Thanks for your explanation. Very much appreciated. I will find out more about kernel density estimation. The representation of frequency distribution is in the realm of elementary statistics but the theory behind it, as happens most of the time, is not elementary. Thanks again.

Posted 6 months ago

In an effort to contribute something (useful, I hope) to the community after all these years, I offer this schoolboy approach with yet another result for the weighted average... 34.
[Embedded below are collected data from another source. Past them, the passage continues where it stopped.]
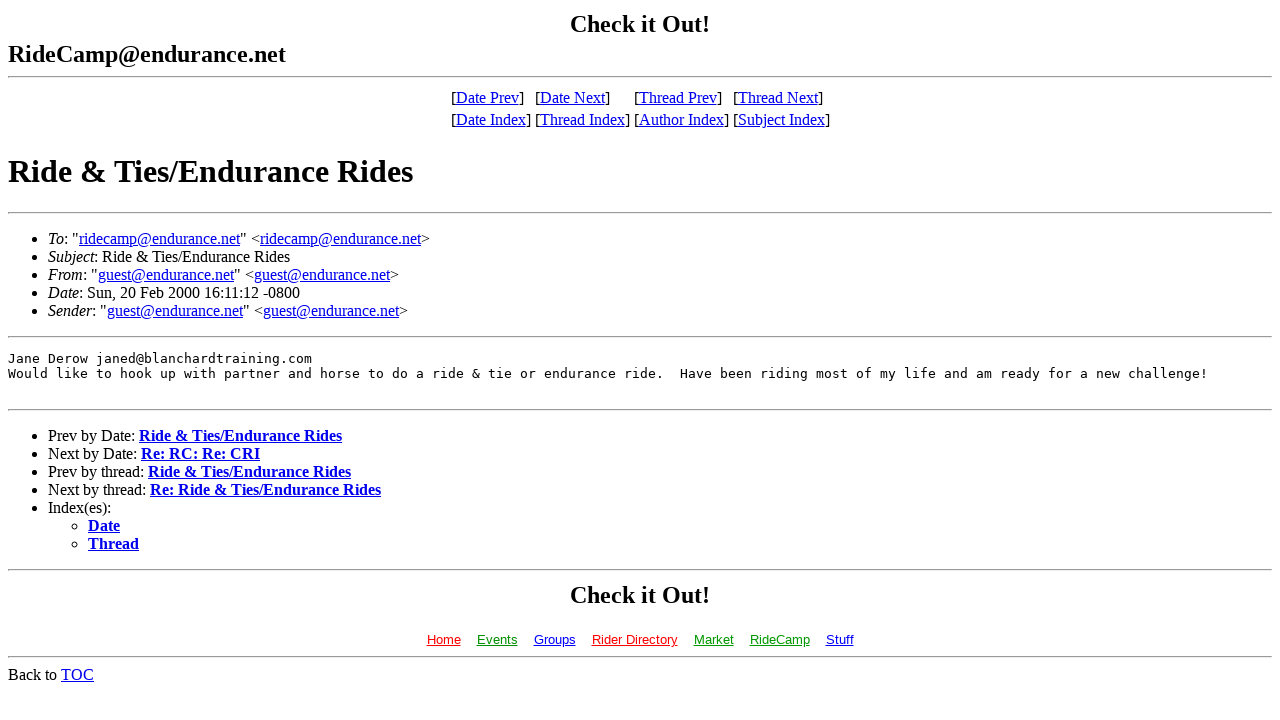

--- FILE ---
content_type: text/html; charset=UTF-8
request_url: http://www.endurance.net/RideCamp/archives/past/00/8/msg00069.html
body_size: 4547
content:
<!-- MHonArc v2.2.0 -->
<!--X-Subject: Ride & Ties/Endurance Rides -->
<!--X-From: "guest@endurance.net" <guest@endurance.net> -->
<!--X-Date:  Sun, 20 Feb 2000 15:44:17 &#45;0800 (PST) -->
<!--X-Message-Id: 200002202344.PAA16881@fsr.com -->
<!--X-ContentType: text/plain -->
<!--X-Head-End-->
<!DOCTYPE HTML PUBLIC "-//W3C//DTD HTML//EN">
<HTML>
<HEAD>
<TITLE>Ride &amp; Ties/Endurance Rides</TITLE>
<LINK REV="made" HREF="mailto:guest@endurance.net">
</HEAD>
<BODY>
<!--X-Body-Begin-->
<!--X-User-Header-->
 <CENTER>	
 <TABLE><TR>
  <TD VALIGN=center>
  <!--#Include Virtual="/AdRotator/AdRot.asp"-->
  <TD VALIGN=center>
  <FONT SIZE=+2><B> &nbsp &nbsp Check it Out! &nbsp  &nbsp </B></FONT>
  <TD VALIGN=center>
  <!--#Include Virtual="/AdRotator/AdRot.asp"-->
  </TR>
 </TABLE>
 </CENTER>	
  <FONT SIZE=+2><B>RideCamp@endurance.net</B></FONT>
<!--X-User-Header-End-->
<!--X-TopPNI-->
<HR>
<CENTER>
<TABLE>
  <TR>
    <TD> [<A HREF="msg00068.html">Date Prev</A>] </TD><TD> [<A HREF="msg00070.html">Date Next</A>] </TD>
    <TD> [<A HREF="msg00068.html">Thread Prev</A>] </TD><TD> [<A HREF="msg00071.html">Thread Next</A>] </TD>
  </TR>
  <TR>
    <TD>[<A HREF="index.html#00069">Date Index</A>]
    <TD>[<A HREF="threads.html#00069">Thread Index</A>]
    <TD>[<A HREF="author.html">Author Index</A>]
    <TD>[<A HREF="subject.html">Subject Index</A>]
  </TR>
</TABLE>
</CENTER>

<!--X-TopPNI-End-->
<!--X-MsgBody-->
<!--X-Subject-Header-Begin-->
<H1>Ride &amp; Ties/Endurance Rides</H1>
<HR>
<!--X-Subject-Header-End-->
<UL>
<LI><em>To</em>: "<A HREF="mailto:ridecamp@endurance.net">ridecamp@endurance.net</A>" &lt;<A HREF="mailto:ridecamp@endurance.net">ridecamp@endurance.net</A>&gt;</LI>
<LI><em>Subject</em>: Ride &amp; Ties/Endurance Rides</LI>
<LI><em>From</em>: "<A HREF="mailto:guest@endurance.net">guest@endurance.net</A>" &lt;<A HREF="mailto:guest@endurance.net">guest@endurance.net</A>&gt;</LI>
<LI><em>Date</em>: Sun, 20 Feb 2000 16:11:12 -0800</LI>
<LI><em>Sender</em>: "<A HREF="mailto:guest@endurance.net">guest@endurance.net</A>" &lt;<A HREF="mailto:guest@endurance.net">guest@endurance.net</A>&gt;</LI>
</UL>
<!--X-Head-Body-Sep-Begin-->
<HR>
<!--X-Head-Body-Sep-End-->
<!--X-Body-of-Message-->
<PRE>
Jane Derow janed@blanchardtraining.com
Would like to hook up with partner and horse to do a ride &amp; tie or endurance ride.  Have been riding most of my life and am ready for a new challenge!

</PRE>

<!--X-Body-of-Message-End-->
<!--X-MsgBody-End-->
<!--X-Follow-Ups-->
<HR>
<!--X-Follow-Ups-End-->
<!--X-References-->
<!--X-References-End-->
<!--X-BotPNI-->
<UL>
<LI>Prev by Date:
<STRONG><A HREF="msg00068.html">Ride &amp; Ties/Endurance Rides</A></STRONG>
</LI>
<LI>Next by Date:
<STRONG><A HREF="msg00070.html">Re: RC:     Re: CRI</A></STRONG>
</LI>
<LI>Prev by thread:
<STRONG><A HREF="msg00068.html">Ride &amp; Ties/Endurance Rides</A></STRONG>
</LI>
<LI>Next by thread:
<STRONG><A HREF="msg00071.html">Re: Ride &amp; Ties/Endurance Rides</A></STRONG>
</LI>
<LI>Index(es):
<UL>
<LI><A HREF="index.html#00069"><STRONG>Date</STRONG></A></LI>
<LI><A HREF="threads.html#00069"><STRONG>Thread</STRONG></A></LI>
</UL>
</LI>
</UL>

<!--X-BotPNI-End-->
<!--X-User-Footer-->
<!--X-User-Footer-End-->
  <CENTER>
  <HR>
 <TABLE><TR>
  <TD VALIGN=center>
  <!--#exec cmd="/web/iaservers/endurance/cgi-bin/ssi_rand_image.pl" -->
  <TD VALIGN=center>
  <FONT SIZE=+2><B> &nbsp &nbsp Check it Out! &nbsp  &nbsp </B></FONT>
  <TD VALIGN=center>
  <!--#exec cmd="/web/iaservers/endurance/cgi-bin/ssi_rand_image.pl" -->
  </TR>
 </TABLE><BR>
  <a href="/">
    <font color="#ff0000" size="2" face="arial,helvetica">Home</font></a>
	&nbsp;&nbsp;
  <a href="/Events/">
    <font color="#0099000" size="2" face="arial,helvetica">Events</font></a>
    &nbsp;&nbsp;
  <a href="/Organizations/">
    <font color="#0000ff" size="2" face="arial,helvetica">Groups</font></a>
    &nbsp;&nbsp;
  <a href="/RiderDirectory/">
    <font color="#ff0000" size="2" face="arial,helvetica">Rider Directory</font></a>
    &nbsp;&nbsp;
  <a href="/Market/">
    <font color="#009900" size="2" face="arial,helvetica">Market</font></a>
    &nbsp;&nbsp;
  <a href="/RideCamp/">
    <font color="#009900" size="2" face="arial,helvetica">RideCamp</font></a>
    &nbsp;&nbsp;
  <a href="/Stuff/">
    <font color="#0000ff" size="2" face="arial,helvetica">Stuff</font></a>
  </CENTER>
<HR>
Back to <a href="index.html">TOC</a>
But, I have no idea how to add the code from my cloud directory, so I attach the nb file in hopes someone can see it.

Attachments:
Posted 6 months ago

Thanks David. I'm trying to understand your use of ConstantArray in detailing the frequencies. I'm lost.

Posted 6 months ago

You are not alone, I am lost somewhere between Wolfram Language, math and physics 97% of the time. I used ConstantArray as a easy way to generate repeated frequency values the length of the mass span. ConstantArray[x,4] -> {x,x,x,x} so I just repeated the frequencies for the length of the mass span. That way, all data is weighted properly. I would not recommend trying this with large data sets but for lists of under several hundred elements it is a straightforward method.
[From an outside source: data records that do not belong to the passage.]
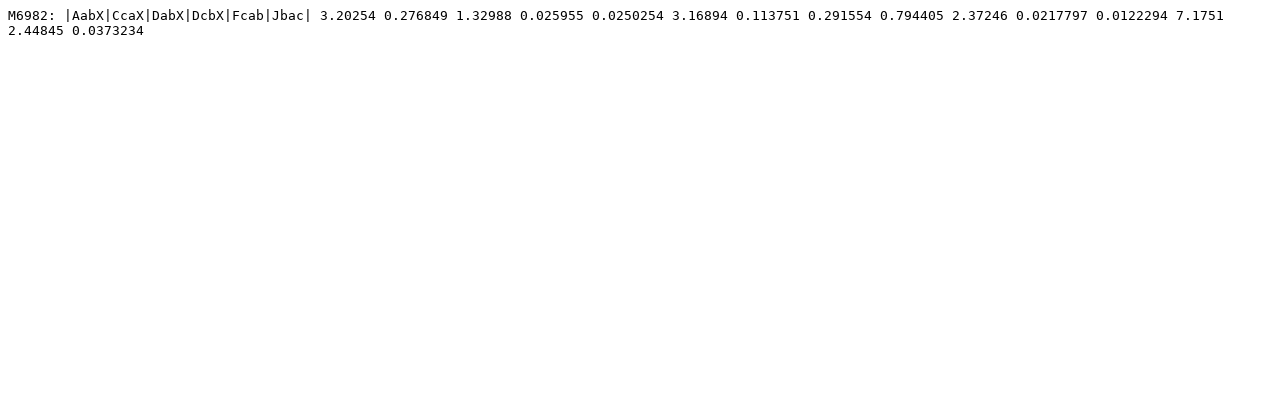

--- FILE ---
content_type: text/plain; charset=UTF-8
request_url: http://docss.ncbs.res.in/file/3164256.cspace
body_size: 133
content:
M6982: |AabX|CcaX|DabX|DcbX|Fcab|Jbac| 3.20254 0.276849 1.32988 0.025955 0.0250254 3.16894 0.113751 0.291554 0.794405 2.37246 0.0217797 0.0122294 7.1751 2.44845 0.0373234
Note that I erred in the data table so the proper result is 39. Technically, you can not get more significant digits than the least of your data, so you can only resolve to 39. Here is a corrected code block...

Block[{x = {{{20, 24}, 20}, {{25, 29}, 24}, {{30, 39}, 45}, {{40, 54},
      30}, {{55, 59}, 5}, {{60, 69}, 4}}, m, f, a},
 m = Table[Range[x[[i, 1, 1]], x[[i, 1, 2]]], {i, 1, Length@x}];
 f = Table[ConstantArray[x[[i, 2]], Length[m[[i]]]], {i, 1, Length@x}];
 a = Flatten[m].Flatten[f]/Total[Flatten[f]];
 Column[{
   StringForm["Given a mass-frequency table: ``", 
    MatrixForm[x\[Transpose]]],
   StringForm["The table range of masses m \[Rule] ``", 
    m // MatrixForm],
   StringForm["Corresponding frequencies f \[Rule] ``", 
    f // MatrixForm],
   StringForm[
    "Thus m*f/(Total@f) evaluates average a \[TildeTilde] ``", 
    Round[N@a, 1]]
   }]
 ]
Posted 6 months ago

Thanks for your time and effort to help explain the codes, David.

What if I change the codes to the following?

midpts = Range[20, 69];    
freq = Join[Table[20, {5}], Table[24, {5}], Table[45, {10}], 
   Table[30, {15}], Table[5, {5}], Table[4, {10}]];    
mean = midpts . freq /Total[freq] // N

The answer 38.9198 (39 to 2 sig fig) is the same as yours. Please comment.